*Task item:*
The listing that follows should be copied in full and exactly, with no pictures.

-*-*-

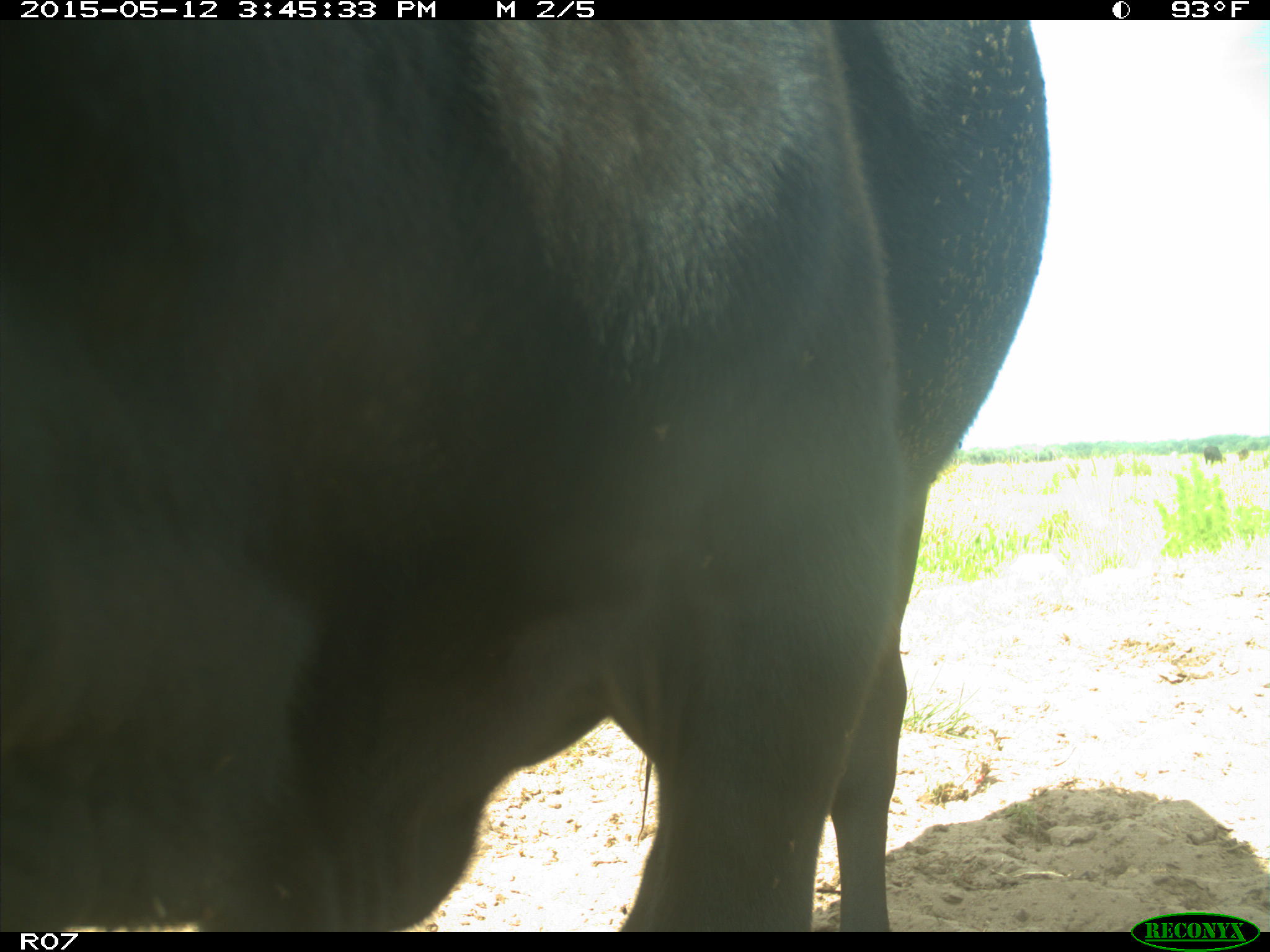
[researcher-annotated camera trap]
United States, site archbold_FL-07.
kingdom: Animalia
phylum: Chordata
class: Mammalia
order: Artiodactyla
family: Bovidae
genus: Bos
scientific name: Bos taurus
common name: domestic cow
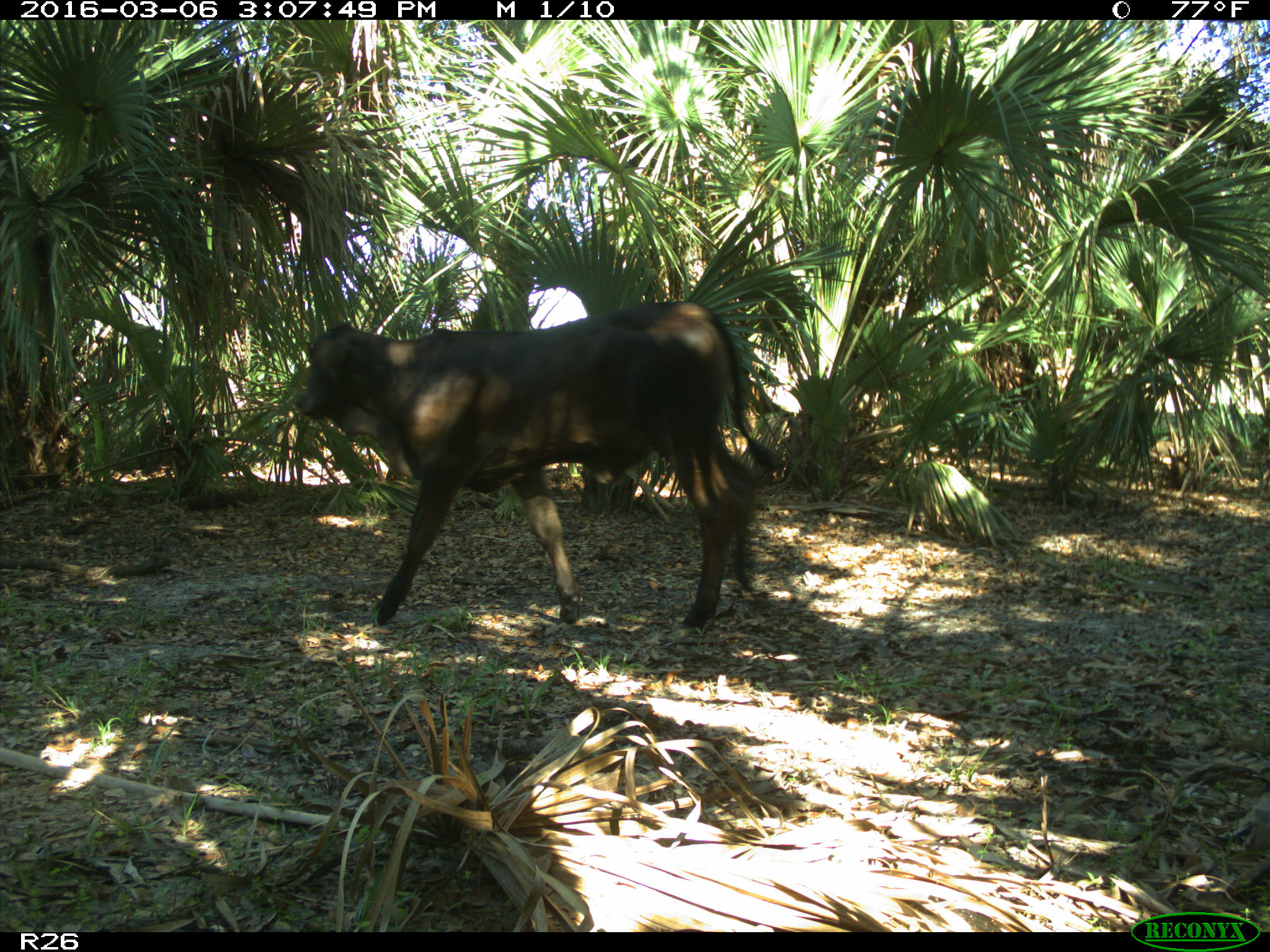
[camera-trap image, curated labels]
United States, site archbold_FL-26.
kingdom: Animalia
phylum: Chordata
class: Mammalia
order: Artiodactyla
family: Bovidae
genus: Bos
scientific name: Bos taurus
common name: domestic cow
Bos taurus (domestic cow).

-*-*-

*Written solution:*
[researcher-annotated camera trap]
United States, site archbold_FL-07.
kingdom: Animalia
phylum: Chordata
class: Mammalia
order: Artiodactyla
family: Bovidae
genus: Bos
scientific name: Bos taurus
common name: domestic cow
[camera-trap image, curated labels]
United States, site archbold_FL-26.
kingdom: Animalia
phylum: Chordata
class: Mammalia
order: Artiodactyla
family: Bovidae
genus: Bos
scientific name: Bos taurus
common name: domestic cow
Bos taurus (domestic cow).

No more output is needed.